Segment Start: Data for review

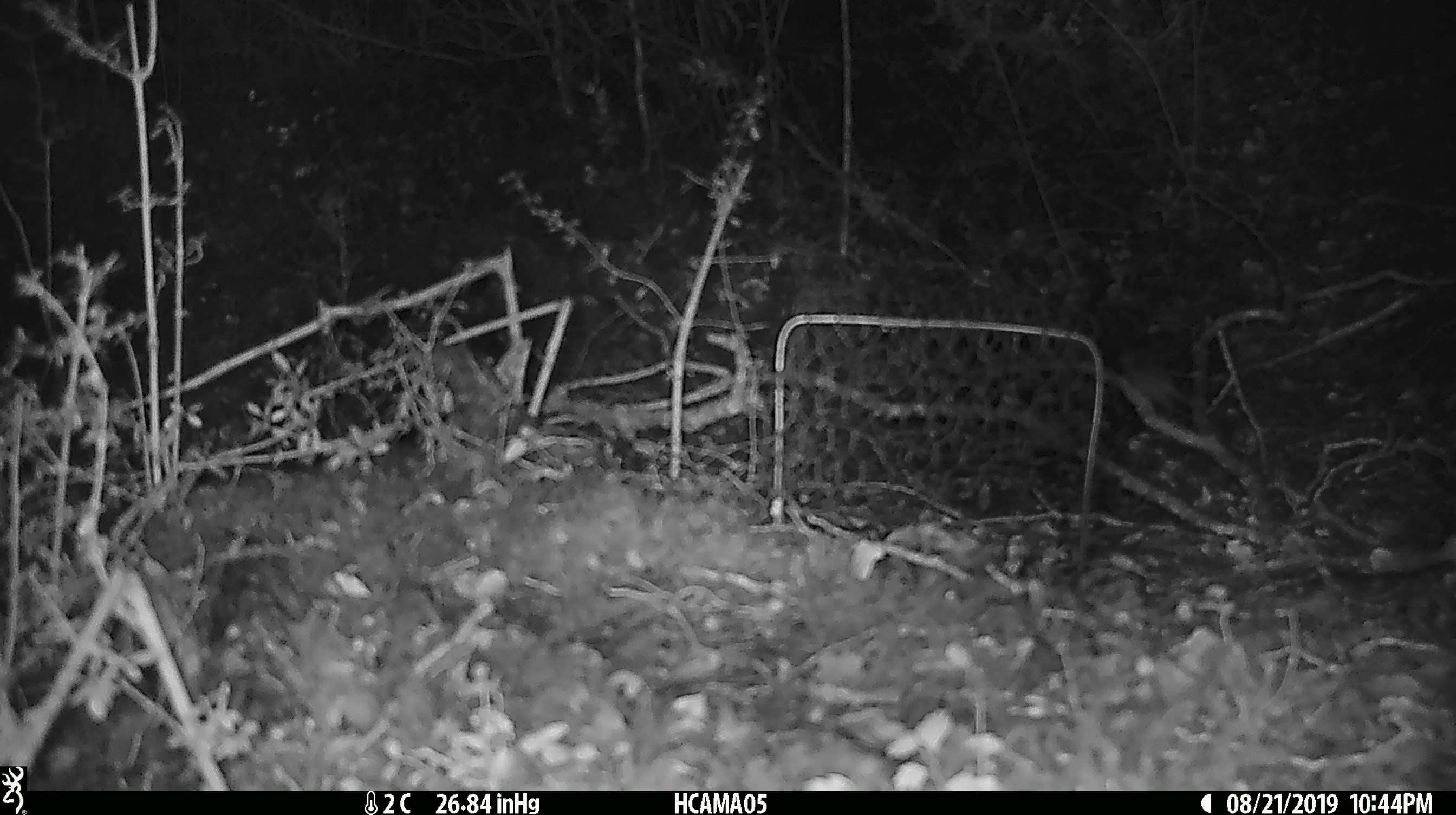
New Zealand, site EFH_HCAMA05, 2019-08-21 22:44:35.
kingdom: Animalia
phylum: Chordata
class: Mammalia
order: Rodentia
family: Muridae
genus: Mus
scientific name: Mus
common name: mouse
Mouse (Mus).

Segment End: Data for review

Work item:
Nothing before the line containing "class: Mammalia" should be repeated; repeat that line and all later lines through the end of the data above, exactly.

Exercise solution:
class: Mammalia
order: Rodentia
family: Muridae
genus: Mus
scientific name: Mus
common name: mouse
Mouse (Mus).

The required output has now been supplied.